> **Listing**:
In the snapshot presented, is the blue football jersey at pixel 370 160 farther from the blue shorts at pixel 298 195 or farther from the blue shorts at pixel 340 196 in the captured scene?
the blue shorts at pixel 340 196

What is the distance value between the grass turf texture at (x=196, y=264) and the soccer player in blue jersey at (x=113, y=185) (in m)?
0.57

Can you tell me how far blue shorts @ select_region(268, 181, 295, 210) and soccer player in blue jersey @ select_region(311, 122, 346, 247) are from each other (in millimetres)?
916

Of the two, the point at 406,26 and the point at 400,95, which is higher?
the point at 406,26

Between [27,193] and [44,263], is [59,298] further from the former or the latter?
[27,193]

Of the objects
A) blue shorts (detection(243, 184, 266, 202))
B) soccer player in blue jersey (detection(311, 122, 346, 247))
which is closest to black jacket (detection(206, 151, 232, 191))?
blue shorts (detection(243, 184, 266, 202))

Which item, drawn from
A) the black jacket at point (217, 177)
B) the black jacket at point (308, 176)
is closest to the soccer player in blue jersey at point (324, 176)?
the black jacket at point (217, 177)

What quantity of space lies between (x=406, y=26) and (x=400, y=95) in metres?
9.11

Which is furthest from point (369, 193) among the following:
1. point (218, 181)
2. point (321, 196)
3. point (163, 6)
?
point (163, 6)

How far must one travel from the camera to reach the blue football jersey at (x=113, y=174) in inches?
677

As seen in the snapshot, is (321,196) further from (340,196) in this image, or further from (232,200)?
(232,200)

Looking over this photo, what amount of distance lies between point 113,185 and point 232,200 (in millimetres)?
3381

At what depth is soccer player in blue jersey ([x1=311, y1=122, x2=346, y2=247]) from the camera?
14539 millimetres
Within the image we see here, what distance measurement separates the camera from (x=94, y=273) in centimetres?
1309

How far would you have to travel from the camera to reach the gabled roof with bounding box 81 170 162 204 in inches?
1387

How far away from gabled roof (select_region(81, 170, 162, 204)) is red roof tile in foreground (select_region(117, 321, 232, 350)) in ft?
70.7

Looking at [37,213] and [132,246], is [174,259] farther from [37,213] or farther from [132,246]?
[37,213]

> **Stated exercise**:
Reproduce everything from the line containing "How far must" down to the end of the items, requests included, multiplying every number in the answers (the distances, depths and coordinates) by 1.7. Round each result to as many decimals as the original had, with halves rounded up, and leave the requests unchanged.

> **Right answer**:
How far must one travel from the camera to reach the blue football jersey at (x=113, y=174) in inches?
1151

As seen in the snapshot, is (321,196) further from (340,196) in this image, or further from (232,200)?
(394,340)

Looking over this photo, what amount of distance lies between point 113,185 and point 232,200 (in millimetres)?
5748

At what depth is soccer player in blue jersey ([x1=311, y1=122, x2=346, y2=247]) from the camera?
24716 millimetres
Within the image we see here, what distance measurement separates the camera from (x=94, y=273) in centimetres?
2225

How far would you have to travel from the camera to reach the gabled roof with bounding box 81 170 162 204 in inches?
2358

How far away from gabled roof (select_region(81, 170, 162, 204)) is red roof tile in foreground (select_region(117, 321, 232, 350)) in ft?
120.2

Looking at [37,213] and [132,246], is [174,259] farther from [37,213] or farther from [132,246]?
[63,362]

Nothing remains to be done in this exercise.